Après l’attribut de bonté que nous avons découvert dans un précédent article, nous voici à présent à la conquête de l’attribut de rigueur dans le but d’en savoir un peu plus sur notre Créateur.

Rappelons-le, les attributs divins par lesquels D.ieu choisit de se « dévoiler » à l’humanité ne sont pas des expressions de Son essence, à l’image des traits de caractère de l’homme. D.ieu étant au-delà de toute forme ou de silhouette, Il ne répond pas aux critères émotionnels dits humains qui n’existent que de par leur réalité physique. Les attributs divins sont des manifestations de la conduite divine que D.ieu a choisi d’emprunter pour exprimer Sa volonté.

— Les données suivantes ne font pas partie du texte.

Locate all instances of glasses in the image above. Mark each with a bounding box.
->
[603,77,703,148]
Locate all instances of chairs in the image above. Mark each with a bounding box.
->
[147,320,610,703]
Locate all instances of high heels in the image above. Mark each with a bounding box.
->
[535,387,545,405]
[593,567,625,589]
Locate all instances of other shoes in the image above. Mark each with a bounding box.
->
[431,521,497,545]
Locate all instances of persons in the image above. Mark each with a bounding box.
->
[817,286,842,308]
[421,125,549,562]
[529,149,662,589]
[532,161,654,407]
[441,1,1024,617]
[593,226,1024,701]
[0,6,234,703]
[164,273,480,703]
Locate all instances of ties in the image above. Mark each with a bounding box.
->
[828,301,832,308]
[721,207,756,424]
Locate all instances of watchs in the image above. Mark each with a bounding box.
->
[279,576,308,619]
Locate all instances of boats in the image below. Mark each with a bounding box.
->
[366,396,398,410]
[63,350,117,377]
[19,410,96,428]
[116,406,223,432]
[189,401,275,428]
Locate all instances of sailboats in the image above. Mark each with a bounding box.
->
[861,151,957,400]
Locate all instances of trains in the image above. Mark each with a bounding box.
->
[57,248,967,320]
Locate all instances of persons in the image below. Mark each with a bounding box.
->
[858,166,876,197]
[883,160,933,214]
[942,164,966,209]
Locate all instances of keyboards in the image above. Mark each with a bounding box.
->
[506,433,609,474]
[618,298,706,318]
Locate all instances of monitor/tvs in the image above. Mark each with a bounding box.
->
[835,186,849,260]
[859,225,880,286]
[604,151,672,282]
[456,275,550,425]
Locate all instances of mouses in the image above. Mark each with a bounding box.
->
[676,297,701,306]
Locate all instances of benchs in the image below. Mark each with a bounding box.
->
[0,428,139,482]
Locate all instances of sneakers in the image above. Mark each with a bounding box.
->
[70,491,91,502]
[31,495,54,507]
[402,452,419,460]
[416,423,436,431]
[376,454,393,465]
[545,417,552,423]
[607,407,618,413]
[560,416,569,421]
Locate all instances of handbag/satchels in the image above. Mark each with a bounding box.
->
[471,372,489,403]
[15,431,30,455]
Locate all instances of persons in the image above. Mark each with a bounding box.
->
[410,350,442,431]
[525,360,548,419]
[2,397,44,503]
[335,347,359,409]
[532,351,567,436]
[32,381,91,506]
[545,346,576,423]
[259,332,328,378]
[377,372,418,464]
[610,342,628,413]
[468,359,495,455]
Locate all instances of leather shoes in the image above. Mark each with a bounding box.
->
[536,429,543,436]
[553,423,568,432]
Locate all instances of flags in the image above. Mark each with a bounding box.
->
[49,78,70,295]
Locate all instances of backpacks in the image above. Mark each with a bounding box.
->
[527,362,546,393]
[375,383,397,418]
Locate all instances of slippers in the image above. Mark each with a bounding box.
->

Les textes nous révèlent qu’un des attributs divins est la bonté (comme nous l’avons vu dans la première partie). Le propre de la bonté est le don gratuit, sans considération de la recevabilité légitime ou non du récepteur. On donne par amour de la bonté, que la personne le mérite ou pas.

D’ailleurs, comme le dit le Maharal de Prague (Drouchim), l’homme reçoit sans cesse sans mériter les dons que D.ieu lui octroie. A commencer par sa propre vie, alors qu’il n’était pas encore au monde pour légitimer le présent. Preuve que le don est gratuit. 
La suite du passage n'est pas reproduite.